Exercise directions >>
Word for word, reproduce the records, keeping none of the pictures.

Stored items from a collection
....
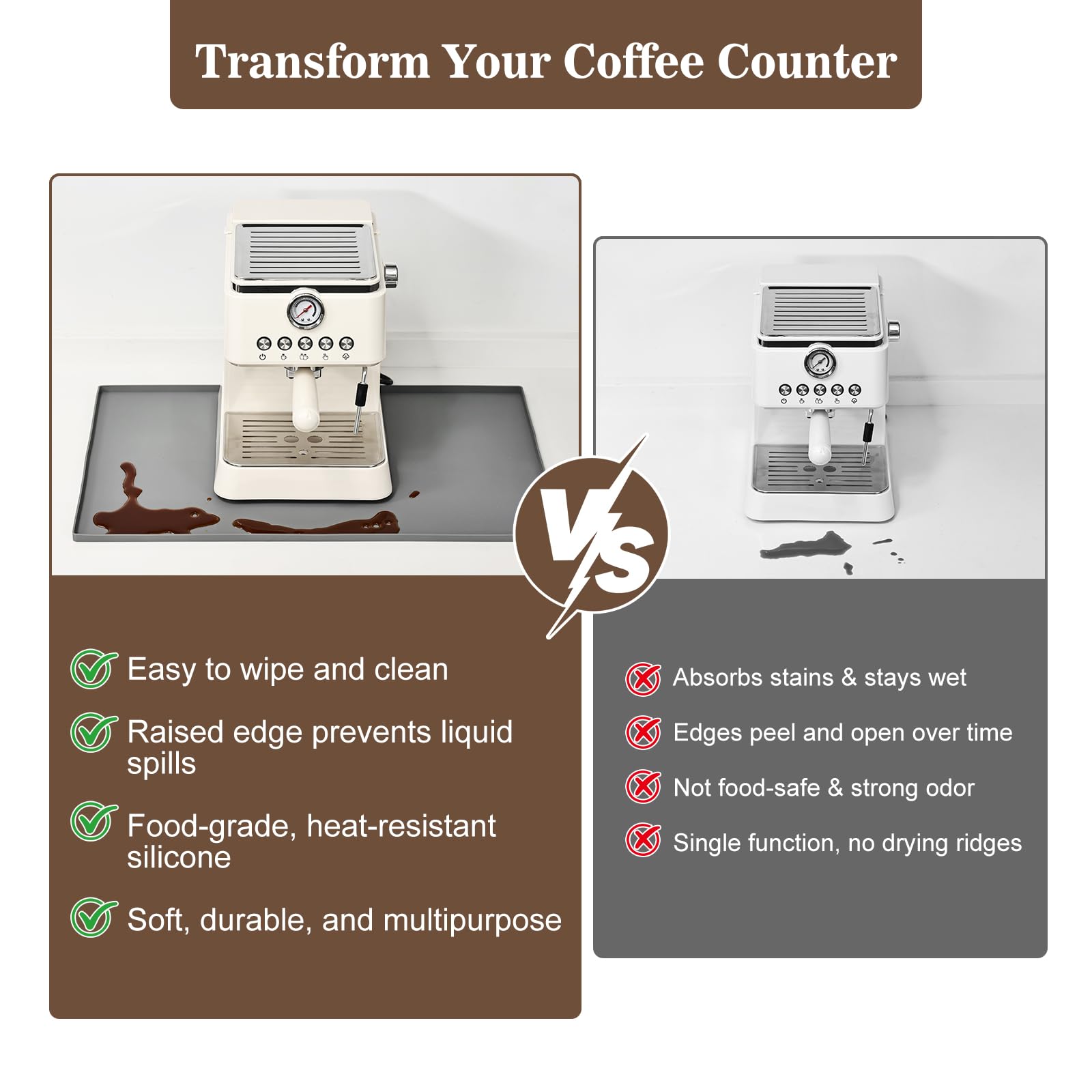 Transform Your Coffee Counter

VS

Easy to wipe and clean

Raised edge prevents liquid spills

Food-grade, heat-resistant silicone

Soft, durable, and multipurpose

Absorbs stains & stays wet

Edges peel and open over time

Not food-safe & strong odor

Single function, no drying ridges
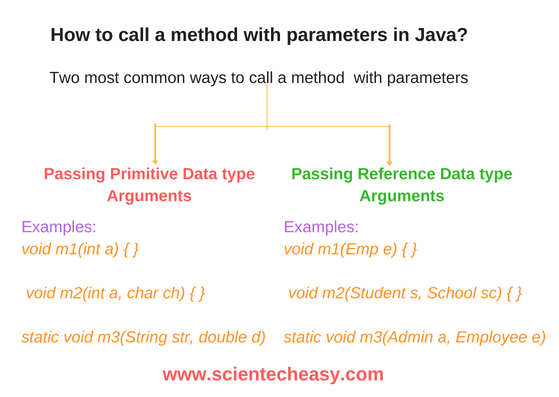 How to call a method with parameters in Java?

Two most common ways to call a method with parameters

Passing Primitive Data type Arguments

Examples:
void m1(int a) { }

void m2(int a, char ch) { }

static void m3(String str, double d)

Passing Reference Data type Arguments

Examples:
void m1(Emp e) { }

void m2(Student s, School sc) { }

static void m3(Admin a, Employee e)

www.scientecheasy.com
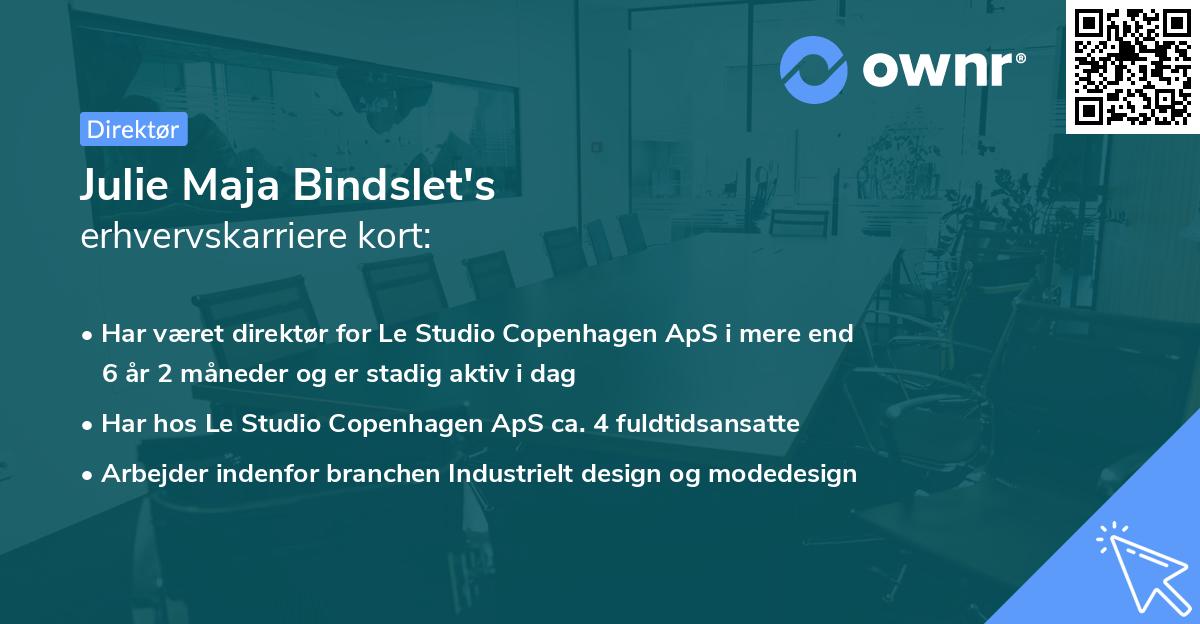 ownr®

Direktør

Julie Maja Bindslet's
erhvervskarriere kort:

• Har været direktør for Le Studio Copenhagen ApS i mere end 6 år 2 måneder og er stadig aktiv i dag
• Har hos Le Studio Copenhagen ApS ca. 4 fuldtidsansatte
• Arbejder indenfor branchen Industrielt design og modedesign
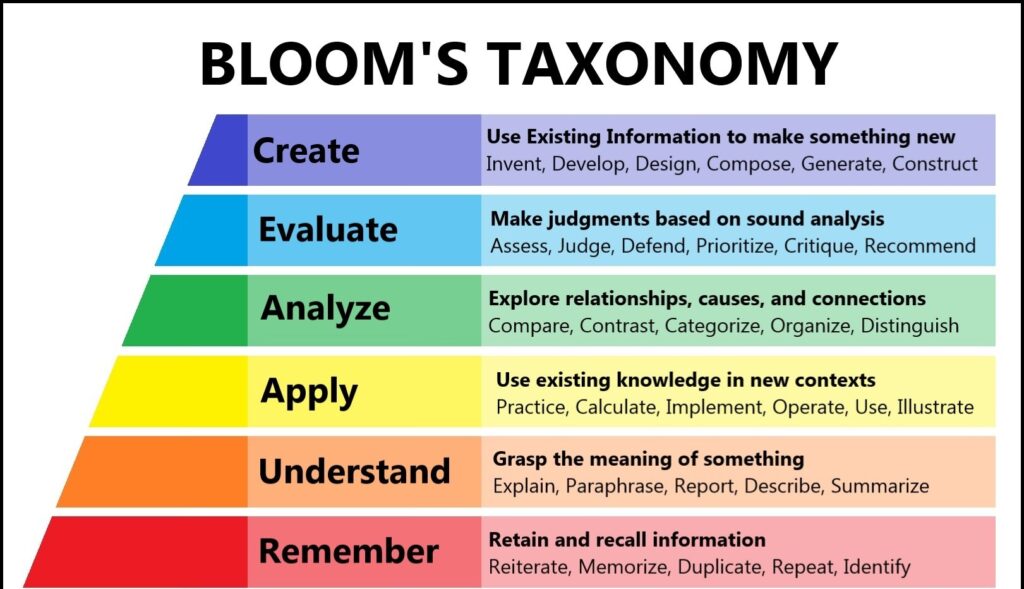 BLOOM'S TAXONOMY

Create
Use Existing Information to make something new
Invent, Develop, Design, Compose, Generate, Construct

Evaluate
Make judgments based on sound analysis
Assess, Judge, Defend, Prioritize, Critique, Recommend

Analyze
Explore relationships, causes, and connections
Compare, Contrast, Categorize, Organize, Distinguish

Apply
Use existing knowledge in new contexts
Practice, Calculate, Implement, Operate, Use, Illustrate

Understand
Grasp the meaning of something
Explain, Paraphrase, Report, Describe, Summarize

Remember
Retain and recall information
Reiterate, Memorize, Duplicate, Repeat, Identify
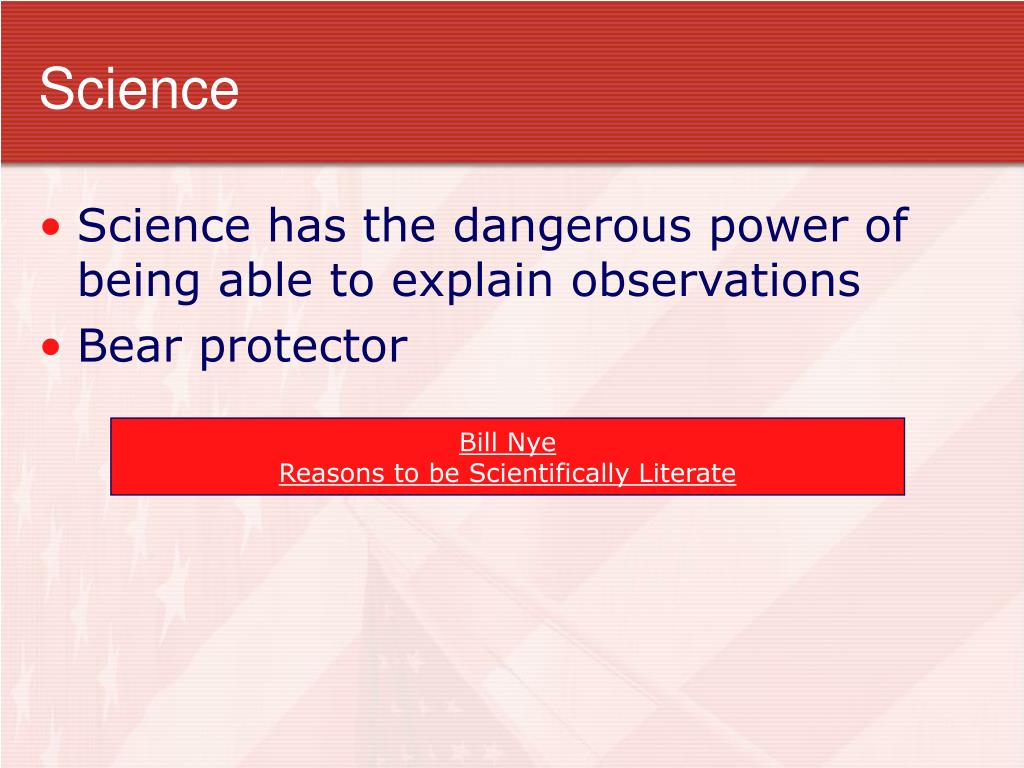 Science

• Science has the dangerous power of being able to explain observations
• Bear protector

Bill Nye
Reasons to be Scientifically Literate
....
The completed task >>
 Transform Your Coffee Counter

VS

Easy to wipe and clean

Raised edge prevents liquid spills

Food-grade, heat-resistant silicone

Soft, durable, and multipurpose

Absorbs stains & stays wet

Edges peel and open over time

Not food-safe & strong odor

Single function, no drying ridges
 How to call a method with parameters in Java?

Two most common ways to call a method with parameters

Passing Primitive Data type Arguments

Examples:
void m1(int a) { }

void m2(int a, char ch) { }

static void m3(String str, double d)

Passing Reference Data type Arguments

Examples:
void m1(Emp e) { }

void m2(Student s, School sc) { }

static void m3(Admin a, Employee e)

www.scientecheasy.com
 ownr®

Direktør

Julie Maja Bindslet's
erhvervskarriere kort:

• Har været direktør for Le Studio Copenhagen ApS i mere end 6 år 2 måneder og er stadig aktiv i dag
• Har hos Le Studio Copenhagen ApS ca. 4 fuldtidsansatte
• Arbejder indenfor branchen Industrielt design og modedesign
 BLOOM'S TAXONOMY

Create
Use Existing Information to make something new
Invent, Develop, Design, Compose, Generate, Construct

Evaluate
Make judgments based on sound analysis
Assess, Judge, Defend, Prioritize, Critique, Recommend

Analyze
Explore relationships, causes, and connections
Compare, Contrast, Categorize, Organize, Distinguish

Apply
Use existing knowledge in new contexts
Practice, Calculate, Implement, Operate, Use, Illustrate

Understand
Grasp the meaning of something
Explain, Paraphrase, Report, Describe, Summarize

Remember
Retain and recall information
Reiterate, Memorize, Duplicate, Repeat, Identify
 Science

• Science has the dangerous power of being able to explain observations
• Bear protector

Bill Nye
Reasons to be Scientifically Literate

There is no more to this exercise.